See [examples/gpu_turbo.cu](examples/gpu_turbo.cu).

```c++
#include "perfect/gpu_turbo.hpp"
```

* `Result get_gpu_turbo_state(GpuTurboState *state, unsigned int idx)`: Get the current turbo state for GPU `idx`, useful to restore later.
* `bool is_turbo_enabled(GpuTurboState state)`: Check if turbo is enabled.
* `Result set_gpu_turbo_state(GpuTurboState state, unsigned int idx)`: Set a previously saved turbo state.
* `Result disable_gpu_turbo(unsigned int idx)`: Disable GPU `idx` turbo.
* `Result enable_gpu_turbo(unsigned int idx)`: Enable GPU `idx` turbo.

### GPU Clocks

`perfect` can lock GPU clocks to their maximum values.

See [examples/gpu_clocks.cu](examples/gpu_clocks.cu).

```c++
#include "perfect/gpu_clocks.hpp"
```

* `Result set_max_gpu_clocks(unsigned int idx)`: Set GPU `idx` clocks to their maximum reported values.
* `Result reset_gpu_clocks(unsigned int idx)`: Unset GPU `idx` clocks.

### CPU Cache

`perfect` can flush data from CPU caches.

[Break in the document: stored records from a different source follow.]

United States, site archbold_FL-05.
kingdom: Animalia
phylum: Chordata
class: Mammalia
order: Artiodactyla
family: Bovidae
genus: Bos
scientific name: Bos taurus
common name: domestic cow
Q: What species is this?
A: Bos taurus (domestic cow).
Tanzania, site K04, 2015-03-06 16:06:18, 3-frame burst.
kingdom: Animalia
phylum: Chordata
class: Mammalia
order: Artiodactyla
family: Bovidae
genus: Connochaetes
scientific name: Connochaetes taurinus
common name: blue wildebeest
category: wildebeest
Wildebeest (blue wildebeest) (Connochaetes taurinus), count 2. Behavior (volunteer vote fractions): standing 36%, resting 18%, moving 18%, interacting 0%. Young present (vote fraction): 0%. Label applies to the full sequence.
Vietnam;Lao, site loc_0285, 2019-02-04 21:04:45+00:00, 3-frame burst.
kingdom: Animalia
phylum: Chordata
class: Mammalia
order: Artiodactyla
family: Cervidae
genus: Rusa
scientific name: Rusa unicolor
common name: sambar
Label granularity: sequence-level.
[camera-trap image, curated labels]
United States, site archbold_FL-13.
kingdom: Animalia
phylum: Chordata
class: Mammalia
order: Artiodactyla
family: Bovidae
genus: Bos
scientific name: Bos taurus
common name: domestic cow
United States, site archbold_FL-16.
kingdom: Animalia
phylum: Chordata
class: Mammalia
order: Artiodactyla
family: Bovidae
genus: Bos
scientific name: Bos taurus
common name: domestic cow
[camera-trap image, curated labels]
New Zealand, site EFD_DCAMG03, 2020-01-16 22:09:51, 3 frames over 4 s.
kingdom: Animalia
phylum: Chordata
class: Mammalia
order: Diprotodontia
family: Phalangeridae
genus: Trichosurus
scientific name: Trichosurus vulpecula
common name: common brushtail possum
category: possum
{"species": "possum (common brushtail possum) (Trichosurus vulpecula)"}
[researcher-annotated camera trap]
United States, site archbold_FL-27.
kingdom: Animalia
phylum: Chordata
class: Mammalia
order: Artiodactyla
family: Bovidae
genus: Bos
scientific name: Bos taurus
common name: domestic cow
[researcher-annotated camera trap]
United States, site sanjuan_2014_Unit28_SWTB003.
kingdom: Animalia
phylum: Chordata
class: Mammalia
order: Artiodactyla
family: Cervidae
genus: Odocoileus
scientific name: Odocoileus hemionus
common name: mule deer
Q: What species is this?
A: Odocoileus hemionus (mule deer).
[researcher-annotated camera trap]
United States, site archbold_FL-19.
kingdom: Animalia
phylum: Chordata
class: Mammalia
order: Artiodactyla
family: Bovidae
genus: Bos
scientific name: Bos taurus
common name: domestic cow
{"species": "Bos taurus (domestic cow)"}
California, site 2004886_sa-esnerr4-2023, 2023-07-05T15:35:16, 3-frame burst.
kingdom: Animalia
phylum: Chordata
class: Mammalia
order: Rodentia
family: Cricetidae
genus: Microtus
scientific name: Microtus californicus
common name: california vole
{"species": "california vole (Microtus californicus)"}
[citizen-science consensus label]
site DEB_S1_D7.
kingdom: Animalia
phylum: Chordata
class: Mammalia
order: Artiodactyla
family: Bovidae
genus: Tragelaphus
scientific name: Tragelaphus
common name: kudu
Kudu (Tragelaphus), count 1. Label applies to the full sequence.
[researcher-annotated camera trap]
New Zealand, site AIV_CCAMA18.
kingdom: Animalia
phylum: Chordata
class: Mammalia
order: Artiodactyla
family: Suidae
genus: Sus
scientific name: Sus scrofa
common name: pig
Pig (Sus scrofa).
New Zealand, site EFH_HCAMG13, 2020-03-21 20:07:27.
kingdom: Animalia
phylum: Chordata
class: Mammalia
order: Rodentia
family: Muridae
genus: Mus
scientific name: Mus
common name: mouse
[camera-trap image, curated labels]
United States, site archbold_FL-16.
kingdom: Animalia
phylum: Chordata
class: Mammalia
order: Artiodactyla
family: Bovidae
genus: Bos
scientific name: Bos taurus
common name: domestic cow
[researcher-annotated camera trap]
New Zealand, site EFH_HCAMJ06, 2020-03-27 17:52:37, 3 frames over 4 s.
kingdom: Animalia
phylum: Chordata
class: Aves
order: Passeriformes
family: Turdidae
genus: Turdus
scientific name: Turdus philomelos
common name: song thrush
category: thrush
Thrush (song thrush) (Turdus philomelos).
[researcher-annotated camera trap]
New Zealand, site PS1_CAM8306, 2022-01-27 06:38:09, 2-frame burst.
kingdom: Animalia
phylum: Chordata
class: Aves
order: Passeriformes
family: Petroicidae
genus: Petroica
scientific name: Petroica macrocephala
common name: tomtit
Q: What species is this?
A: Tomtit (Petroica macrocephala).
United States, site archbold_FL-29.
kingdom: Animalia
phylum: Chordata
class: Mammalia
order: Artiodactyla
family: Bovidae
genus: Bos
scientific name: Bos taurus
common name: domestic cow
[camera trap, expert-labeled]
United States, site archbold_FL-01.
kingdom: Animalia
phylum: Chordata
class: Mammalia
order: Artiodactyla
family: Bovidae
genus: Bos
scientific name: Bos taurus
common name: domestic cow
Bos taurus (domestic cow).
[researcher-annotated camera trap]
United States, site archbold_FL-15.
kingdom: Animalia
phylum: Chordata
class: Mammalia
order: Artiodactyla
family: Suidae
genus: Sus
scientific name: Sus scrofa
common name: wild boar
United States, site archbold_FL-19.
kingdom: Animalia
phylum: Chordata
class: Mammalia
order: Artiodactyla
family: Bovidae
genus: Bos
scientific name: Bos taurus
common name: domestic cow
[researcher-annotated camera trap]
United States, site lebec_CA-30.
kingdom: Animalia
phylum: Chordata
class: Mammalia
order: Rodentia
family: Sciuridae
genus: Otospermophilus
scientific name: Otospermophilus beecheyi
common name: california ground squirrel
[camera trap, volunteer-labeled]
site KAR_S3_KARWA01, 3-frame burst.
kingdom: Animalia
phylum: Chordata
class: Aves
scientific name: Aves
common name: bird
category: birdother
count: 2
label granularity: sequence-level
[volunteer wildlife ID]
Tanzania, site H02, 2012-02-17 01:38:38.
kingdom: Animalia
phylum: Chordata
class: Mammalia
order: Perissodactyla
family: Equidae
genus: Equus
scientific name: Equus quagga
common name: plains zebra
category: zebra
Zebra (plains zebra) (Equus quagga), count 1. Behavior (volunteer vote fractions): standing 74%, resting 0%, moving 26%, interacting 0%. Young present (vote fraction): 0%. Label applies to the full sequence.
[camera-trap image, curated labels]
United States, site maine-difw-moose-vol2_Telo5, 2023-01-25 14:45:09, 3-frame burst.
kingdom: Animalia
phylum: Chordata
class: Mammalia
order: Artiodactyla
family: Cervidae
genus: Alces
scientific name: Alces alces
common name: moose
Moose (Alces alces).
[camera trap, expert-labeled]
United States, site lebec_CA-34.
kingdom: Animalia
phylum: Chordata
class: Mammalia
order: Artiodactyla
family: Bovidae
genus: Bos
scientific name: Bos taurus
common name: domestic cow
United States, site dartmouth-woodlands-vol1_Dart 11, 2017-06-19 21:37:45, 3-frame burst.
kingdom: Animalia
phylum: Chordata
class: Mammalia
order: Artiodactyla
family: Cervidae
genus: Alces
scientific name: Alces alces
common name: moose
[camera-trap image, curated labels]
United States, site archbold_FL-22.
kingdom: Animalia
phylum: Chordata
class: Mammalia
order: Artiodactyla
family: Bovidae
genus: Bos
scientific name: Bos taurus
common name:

Unlike the other APIs, these do not return a `Result` because they do not fail.

See [examples/cpu_cache.cpp](examples/cpu_cache.cpp).

```c++
#include "perfect/cpu_cache.hpp"
```

* `void flush_all(void *p, const size_t n)`: Flush all cache lines starting at `p` for `n` bytes.

## Changelog

* v0.3.0
    * Add filesystem cache interface
* v0.2.0
    * add GPU monitoring
    * Make CUDA optional
* v0.1.0
    * cache control
    * Intel P-State control
    * linux governor control
    * POWER cpufreq control
    * Nvidia GPU boost control
    * Nvidia GPU clock control

## Wish List

- [ ] only monitor certain GPUs
- [ ] A wrapper utility
    - [ ] disable hyperthreading
    - [ ] reserve cores 
    - [ ] set process priority
    - [ ] disable ASLR

## Related

* [LLVM benchmarking instructions](https://llvm.org/docs/Benchmarking.html#linux) covering ASLR, Linux governor, cpuset shielding, SMT, and Intel turbo.
* [easyperf.net](https://easyperf.net/blog/2019/08/02/Perf-measurement-environment-on-Linux#2-disable-hyper-threading) blog post discussing ACPI/Intel turbo, SMT, Linux governor, CPU affinity, process priority, file system caches, and ASLR.